**Short problem:** Lay out the entries as a Markdown table with the columns Row and Text, starting at the line that contains "When comparing the" and ending at the last line of the entries. Number the rows consecutively and omit blank lines.

──────── Task material

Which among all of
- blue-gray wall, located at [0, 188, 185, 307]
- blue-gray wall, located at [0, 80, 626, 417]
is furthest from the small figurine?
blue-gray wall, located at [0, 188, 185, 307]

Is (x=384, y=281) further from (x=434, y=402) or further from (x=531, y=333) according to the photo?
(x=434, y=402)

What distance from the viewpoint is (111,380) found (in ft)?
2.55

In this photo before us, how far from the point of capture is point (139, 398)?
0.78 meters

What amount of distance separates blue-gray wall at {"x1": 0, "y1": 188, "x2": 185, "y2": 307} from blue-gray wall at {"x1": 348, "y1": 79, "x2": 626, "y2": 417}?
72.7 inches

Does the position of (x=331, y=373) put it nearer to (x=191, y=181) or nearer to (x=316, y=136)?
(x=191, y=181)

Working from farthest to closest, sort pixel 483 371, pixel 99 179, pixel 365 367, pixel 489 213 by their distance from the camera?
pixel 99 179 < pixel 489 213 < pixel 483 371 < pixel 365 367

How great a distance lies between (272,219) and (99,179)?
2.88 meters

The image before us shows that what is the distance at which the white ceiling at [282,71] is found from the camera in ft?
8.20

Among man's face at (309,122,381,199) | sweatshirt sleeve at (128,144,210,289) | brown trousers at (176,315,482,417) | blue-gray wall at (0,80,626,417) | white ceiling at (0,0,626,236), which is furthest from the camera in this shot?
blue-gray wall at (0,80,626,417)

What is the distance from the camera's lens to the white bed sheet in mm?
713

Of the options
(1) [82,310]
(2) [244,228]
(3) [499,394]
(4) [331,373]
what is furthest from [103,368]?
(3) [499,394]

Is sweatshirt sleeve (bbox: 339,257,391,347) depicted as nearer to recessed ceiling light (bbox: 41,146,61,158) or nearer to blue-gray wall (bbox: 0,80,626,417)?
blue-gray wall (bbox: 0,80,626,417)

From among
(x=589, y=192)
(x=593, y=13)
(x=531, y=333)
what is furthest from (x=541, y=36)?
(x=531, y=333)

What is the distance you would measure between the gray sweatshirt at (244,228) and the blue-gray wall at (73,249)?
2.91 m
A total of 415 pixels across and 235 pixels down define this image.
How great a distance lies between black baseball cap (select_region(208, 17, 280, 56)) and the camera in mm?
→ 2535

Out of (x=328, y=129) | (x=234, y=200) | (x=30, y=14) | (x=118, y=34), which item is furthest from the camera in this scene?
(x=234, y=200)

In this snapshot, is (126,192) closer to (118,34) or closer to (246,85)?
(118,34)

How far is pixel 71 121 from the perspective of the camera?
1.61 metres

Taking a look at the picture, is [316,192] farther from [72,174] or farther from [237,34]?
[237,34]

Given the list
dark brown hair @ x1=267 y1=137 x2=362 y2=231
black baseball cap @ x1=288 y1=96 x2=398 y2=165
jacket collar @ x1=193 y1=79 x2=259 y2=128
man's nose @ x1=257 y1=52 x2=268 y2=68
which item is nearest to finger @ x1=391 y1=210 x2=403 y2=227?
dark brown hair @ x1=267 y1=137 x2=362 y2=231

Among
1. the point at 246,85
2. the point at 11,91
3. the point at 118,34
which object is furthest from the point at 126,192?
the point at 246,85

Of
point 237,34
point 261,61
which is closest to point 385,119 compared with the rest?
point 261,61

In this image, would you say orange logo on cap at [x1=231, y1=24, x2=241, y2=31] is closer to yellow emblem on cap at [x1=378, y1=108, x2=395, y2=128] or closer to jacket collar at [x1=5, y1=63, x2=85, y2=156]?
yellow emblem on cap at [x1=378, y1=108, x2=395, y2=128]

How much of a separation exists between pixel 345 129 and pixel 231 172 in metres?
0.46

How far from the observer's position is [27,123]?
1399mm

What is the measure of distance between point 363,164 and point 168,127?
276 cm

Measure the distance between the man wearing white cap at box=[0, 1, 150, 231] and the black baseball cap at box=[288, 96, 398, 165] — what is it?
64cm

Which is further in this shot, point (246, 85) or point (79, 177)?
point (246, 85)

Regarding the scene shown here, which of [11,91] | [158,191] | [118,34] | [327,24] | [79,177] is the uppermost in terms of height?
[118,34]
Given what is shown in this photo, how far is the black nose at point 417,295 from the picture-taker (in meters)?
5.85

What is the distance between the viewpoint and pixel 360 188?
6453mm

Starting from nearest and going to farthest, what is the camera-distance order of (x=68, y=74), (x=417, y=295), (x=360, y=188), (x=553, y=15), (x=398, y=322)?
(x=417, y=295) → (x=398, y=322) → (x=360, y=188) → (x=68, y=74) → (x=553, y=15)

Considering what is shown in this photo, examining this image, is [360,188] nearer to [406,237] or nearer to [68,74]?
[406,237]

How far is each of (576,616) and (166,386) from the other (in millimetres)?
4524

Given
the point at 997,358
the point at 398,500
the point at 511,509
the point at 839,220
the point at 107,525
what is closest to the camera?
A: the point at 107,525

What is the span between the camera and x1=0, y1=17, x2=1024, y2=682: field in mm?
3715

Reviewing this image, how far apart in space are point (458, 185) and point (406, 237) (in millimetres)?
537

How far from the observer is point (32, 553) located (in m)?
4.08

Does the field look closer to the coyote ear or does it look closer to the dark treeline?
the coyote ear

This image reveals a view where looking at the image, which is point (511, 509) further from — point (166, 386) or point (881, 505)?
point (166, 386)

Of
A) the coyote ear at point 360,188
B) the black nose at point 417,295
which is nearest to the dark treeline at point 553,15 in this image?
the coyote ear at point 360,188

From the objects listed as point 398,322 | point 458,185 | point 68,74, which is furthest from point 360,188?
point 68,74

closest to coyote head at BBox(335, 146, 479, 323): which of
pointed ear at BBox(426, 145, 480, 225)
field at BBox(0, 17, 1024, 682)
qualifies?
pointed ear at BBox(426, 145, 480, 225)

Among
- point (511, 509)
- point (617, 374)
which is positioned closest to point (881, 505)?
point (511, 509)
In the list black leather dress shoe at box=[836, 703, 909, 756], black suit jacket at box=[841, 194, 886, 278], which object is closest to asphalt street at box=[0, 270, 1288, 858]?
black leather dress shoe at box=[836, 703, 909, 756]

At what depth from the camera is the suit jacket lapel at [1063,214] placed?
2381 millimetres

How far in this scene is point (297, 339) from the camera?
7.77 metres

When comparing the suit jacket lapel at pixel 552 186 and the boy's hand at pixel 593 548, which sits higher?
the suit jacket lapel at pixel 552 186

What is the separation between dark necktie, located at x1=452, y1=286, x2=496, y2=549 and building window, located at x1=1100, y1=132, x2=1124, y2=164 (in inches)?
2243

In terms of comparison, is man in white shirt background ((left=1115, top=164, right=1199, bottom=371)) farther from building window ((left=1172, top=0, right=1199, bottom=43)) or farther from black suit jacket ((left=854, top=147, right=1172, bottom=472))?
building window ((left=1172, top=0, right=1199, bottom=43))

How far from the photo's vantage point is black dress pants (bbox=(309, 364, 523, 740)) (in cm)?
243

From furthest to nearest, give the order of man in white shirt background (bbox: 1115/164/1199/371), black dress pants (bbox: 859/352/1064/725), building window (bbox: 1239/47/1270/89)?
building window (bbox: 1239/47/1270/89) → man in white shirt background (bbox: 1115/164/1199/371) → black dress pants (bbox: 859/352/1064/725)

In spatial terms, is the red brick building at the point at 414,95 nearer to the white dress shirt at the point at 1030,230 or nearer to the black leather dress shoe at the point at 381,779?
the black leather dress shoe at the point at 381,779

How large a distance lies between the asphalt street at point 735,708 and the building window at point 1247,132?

────────────────

**Output for this task:**
| Row | Text |
|---|---|
| 1 | When comparing the suit jacket lapel at pixel 552 186 and the boy's hand at pixel 593 548, which sits higher? |
| 2 | the suit jacket lapel at pixel 552 186 |
| 3 | What is the separation between dark necktie, located at x1=452, y1=286, x2=496, y2=549 and building window, located at x1=1100, y1=132, x2=1124, y2=164 (in inches)? |
| 4 | 2243 |
| 5 | In terms of comparison, is man in white shirt background ((left=1115, top=164, right=1199, bottom=371)) farther from building window ((left=1172, top=0, right=1199, bottom=43)) or farther from black suit jacket ((left=854, top=147, right=1172, bottom=472))? |
| 6 | building window ((left=1172, top=0, right=1199, bottom=43)) |
| 7 | How far from the photo's vantage point is black dress pants (bbox=(309, 364, 523, 740)) (in cm)? |
| 8 | 243 |
| 9 | From furthest to nearest, give the order of man in white shirt background (bbox: 1115/164/1199/371), black dress pants (bbox: 859/352/1064/725), building window (bbox: 1239/47/1270/89)? |
| 10 | building window (bbox: 1239/47/1270/89) → man in white shirt background (bbox: 1115/164/1199/371) → black dress pants (bbox: 859/352/1064/725) |
| 11 | In spatial terms, is the red brick building at the point at 414,95 nearer to the white dress shirt at the point at 1030,230 or nearer to the black leather dress shoe at the point at 381,779? |
| 12 | the black leather dress shoe at the point at 381,779 |
| 13 | How large a distance lies between the asphalt street at point 735,708 and the building window at point 1247,132? |